Retype the lines from the one containing "Regarding the paved" through the one containing "8044 centimetres", exactly as they are.

• **Data supplied**
————————
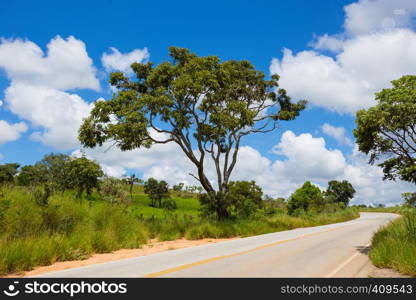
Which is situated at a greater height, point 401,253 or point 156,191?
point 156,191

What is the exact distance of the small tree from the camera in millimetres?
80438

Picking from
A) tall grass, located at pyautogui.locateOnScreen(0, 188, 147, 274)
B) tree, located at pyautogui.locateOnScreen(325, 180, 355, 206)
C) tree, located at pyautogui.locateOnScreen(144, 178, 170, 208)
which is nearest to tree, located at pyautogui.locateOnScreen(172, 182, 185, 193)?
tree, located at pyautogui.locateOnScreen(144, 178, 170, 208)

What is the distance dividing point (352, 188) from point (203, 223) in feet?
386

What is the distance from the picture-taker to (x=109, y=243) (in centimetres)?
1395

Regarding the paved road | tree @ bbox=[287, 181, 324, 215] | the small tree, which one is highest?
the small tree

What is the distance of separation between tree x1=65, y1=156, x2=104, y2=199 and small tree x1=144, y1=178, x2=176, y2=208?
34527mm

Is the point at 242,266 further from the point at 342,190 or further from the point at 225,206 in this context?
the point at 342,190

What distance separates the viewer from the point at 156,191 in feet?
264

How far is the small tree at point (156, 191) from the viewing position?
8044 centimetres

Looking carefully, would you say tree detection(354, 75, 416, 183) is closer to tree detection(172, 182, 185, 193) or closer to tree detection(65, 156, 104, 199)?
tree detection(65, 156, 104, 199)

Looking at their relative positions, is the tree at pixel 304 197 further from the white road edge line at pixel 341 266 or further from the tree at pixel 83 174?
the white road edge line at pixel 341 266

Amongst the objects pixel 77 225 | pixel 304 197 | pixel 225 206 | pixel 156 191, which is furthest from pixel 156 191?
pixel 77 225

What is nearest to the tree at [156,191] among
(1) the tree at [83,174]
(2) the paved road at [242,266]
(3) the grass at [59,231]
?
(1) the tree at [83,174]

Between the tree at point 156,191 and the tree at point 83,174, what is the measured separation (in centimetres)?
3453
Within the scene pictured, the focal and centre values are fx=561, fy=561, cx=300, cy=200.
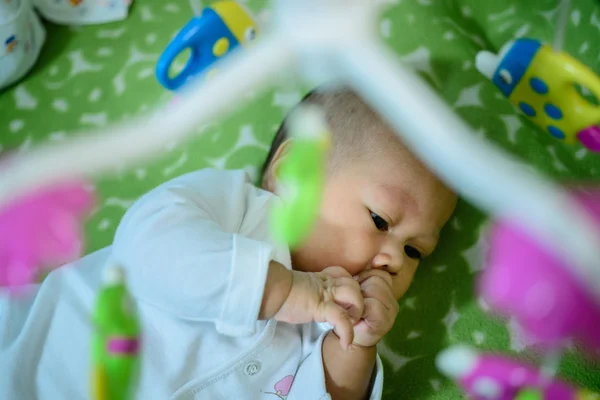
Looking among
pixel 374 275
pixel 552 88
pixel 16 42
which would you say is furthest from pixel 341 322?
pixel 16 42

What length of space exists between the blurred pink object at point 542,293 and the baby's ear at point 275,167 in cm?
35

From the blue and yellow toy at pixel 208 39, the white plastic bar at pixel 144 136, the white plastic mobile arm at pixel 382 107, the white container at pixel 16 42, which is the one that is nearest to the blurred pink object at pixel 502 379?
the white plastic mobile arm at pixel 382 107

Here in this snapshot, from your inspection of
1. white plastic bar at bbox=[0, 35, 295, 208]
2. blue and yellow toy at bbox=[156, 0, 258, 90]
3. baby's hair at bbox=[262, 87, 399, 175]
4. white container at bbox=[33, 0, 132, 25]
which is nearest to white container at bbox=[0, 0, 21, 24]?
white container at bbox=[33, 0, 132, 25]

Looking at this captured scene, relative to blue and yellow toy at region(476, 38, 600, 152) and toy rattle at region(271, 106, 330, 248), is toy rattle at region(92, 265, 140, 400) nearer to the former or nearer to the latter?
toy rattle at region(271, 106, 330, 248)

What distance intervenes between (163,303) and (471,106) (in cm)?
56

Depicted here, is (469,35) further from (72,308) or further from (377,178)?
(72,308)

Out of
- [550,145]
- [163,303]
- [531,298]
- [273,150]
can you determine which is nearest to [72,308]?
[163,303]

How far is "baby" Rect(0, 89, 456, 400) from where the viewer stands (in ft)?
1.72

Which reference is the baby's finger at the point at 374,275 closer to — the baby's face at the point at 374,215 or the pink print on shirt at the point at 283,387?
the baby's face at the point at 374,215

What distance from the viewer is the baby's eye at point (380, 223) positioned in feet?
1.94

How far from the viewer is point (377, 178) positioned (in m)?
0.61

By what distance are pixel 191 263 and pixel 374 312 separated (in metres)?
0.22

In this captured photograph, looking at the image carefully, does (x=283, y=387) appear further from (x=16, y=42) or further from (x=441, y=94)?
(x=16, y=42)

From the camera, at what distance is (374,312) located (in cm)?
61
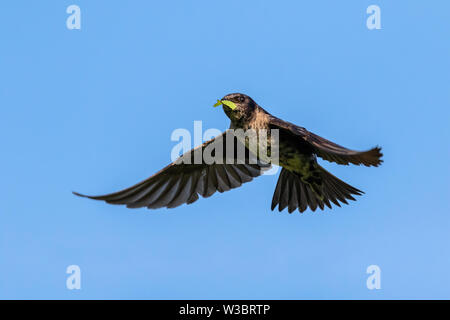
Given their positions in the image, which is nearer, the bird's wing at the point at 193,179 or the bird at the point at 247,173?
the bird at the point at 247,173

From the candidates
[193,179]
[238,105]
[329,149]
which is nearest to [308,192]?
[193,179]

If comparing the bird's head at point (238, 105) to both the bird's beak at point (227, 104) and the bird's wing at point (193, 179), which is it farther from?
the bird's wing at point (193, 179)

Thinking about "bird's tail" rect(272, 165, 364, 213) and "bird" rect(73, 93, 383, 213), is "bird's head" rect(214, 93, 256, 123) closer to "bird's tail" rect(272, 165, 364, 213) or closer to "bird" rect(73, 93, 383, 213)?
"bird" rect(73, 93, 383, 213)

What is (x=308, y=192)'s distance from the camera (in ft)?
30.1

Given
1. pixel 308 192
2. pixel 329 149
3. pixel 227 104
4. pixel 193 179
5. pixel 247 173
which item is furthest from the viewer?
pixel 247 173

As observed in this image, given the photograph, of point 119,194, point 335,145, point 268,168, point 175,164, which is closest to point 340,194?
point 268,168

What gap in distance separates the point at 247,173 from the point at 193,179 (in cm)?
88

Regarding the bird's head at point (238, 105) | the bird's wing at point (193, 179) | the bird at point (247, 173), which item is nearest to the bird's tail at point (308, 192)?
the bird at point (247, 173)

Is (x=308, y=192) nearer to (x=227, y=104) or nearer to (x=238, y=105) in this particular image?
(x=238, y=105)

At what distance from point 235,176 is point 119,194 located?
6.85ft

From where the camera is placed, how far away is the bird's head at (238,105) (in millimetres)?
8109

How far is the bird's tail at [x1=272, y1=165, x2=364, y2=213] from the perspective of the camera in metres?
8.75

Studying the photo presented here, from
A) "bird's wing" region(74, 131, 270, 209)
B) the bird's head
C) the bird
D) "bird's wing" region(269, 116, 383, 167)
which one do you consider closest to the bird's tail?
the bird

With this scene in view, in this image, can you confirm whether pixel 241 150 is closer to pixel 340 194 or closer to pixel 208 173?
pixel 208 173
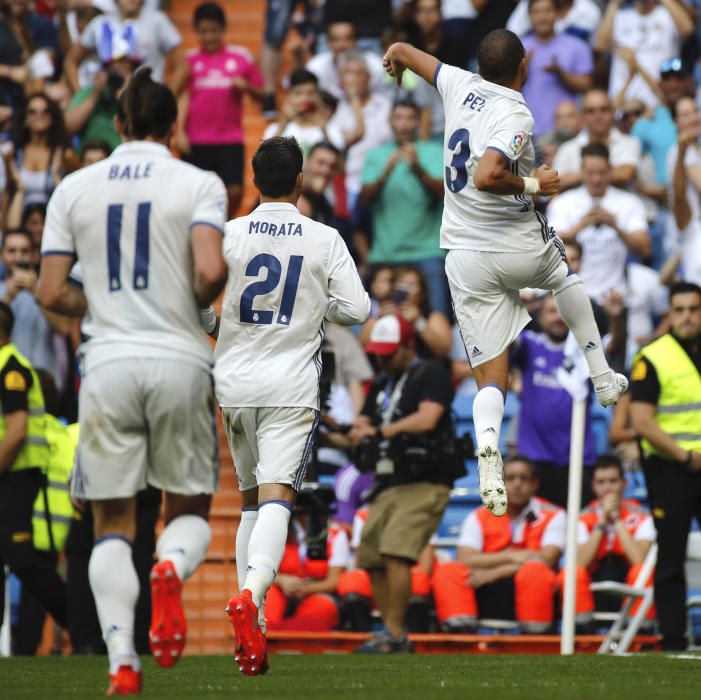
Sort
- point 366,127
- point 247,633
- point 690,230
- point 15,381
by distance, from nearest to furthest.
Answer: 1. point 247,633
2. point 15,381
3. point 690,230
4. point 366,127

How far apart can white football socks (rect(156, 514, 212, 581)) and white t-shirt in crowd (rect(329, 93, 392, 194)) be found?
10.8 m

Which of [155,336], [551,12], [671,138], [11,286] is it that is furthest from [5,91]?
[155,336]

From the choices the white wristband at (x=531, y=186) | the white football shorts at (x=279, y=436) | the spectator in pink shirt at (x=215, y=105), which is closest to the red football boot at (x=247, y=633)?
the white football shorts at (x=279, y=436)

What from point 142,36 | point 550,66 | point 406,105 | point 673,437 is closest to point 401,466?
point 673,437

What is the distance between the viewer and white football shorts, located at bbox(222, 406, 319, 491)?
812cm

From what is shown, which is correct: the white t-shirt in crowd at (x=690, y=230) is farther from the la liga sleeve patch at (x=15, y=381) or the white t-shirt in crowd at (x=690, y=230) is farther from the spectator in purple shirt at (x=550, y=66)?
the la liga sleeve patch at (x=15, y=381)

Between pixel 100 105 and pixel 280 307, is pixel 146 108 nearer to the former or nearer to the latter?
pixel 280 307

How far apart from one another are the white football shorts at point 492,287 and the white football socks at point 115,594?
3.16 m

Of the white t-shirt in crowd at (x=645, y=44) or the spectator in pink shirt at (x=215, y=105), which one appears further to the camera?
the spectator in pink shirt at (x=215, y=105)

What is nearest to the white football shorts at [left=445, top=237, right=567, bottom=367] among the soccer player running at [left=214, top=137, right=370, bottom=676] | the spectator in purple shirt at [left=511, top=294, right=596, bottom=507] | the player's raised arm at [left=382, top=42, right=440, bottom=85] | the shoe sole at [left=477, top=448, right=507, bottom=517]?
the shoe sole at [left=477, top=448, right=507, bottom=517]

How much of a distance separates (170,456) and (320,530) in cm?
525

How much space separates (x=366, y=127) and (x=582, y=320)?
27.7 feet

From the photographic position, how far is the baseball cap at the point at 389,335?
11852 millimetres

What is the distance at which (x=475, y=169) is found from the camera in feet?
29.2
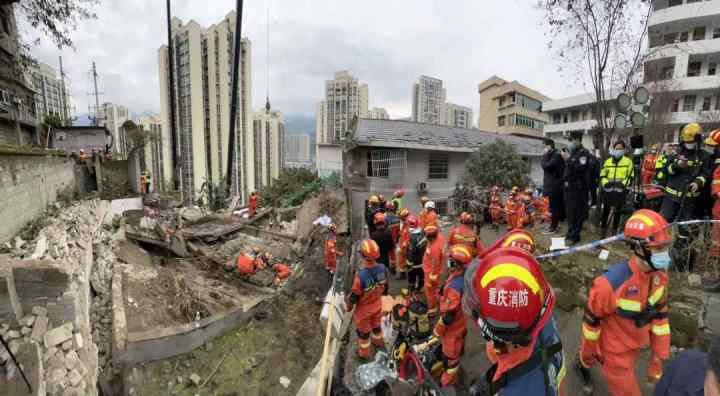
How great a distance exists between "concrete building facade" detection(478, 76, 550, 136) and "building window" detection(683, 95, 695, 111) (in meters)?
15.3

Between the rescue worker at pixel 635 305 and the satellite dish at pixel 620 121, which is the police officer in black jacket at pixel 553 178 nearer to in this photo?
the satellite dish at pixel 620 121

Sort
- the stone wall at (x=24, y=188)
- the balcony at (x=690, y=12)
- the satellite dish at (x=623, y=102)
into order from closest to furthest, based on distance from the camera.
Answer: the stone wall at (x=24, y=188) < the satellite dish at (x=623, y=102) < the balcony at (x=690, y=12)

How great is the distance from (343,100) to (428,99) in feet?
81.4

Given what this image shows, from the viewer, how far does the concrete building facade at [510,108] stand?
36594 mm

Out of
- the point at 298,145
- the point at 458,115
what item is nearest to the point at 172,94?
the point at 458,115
————————
• **Exercise response**
Regarding the paved road | tree @ bbox=[287, 181, 324, 215] | the small tree, which one is highest?
the small tree

What is the distance of separation between tree x1=65, y1=156, x2=104, y2=199 and small tree x1=144, y1=178, x2=176, y2=208?
34527mm

Is the point at 242,266 further from the point at 342,190 or further from the point at 225,206 in this context?
the point at 342,190

What distance separates the viewer from the point at 156,191 in feet?
264

How far is the small tree at point (156, 191) from the viewing position?
8044 centimetres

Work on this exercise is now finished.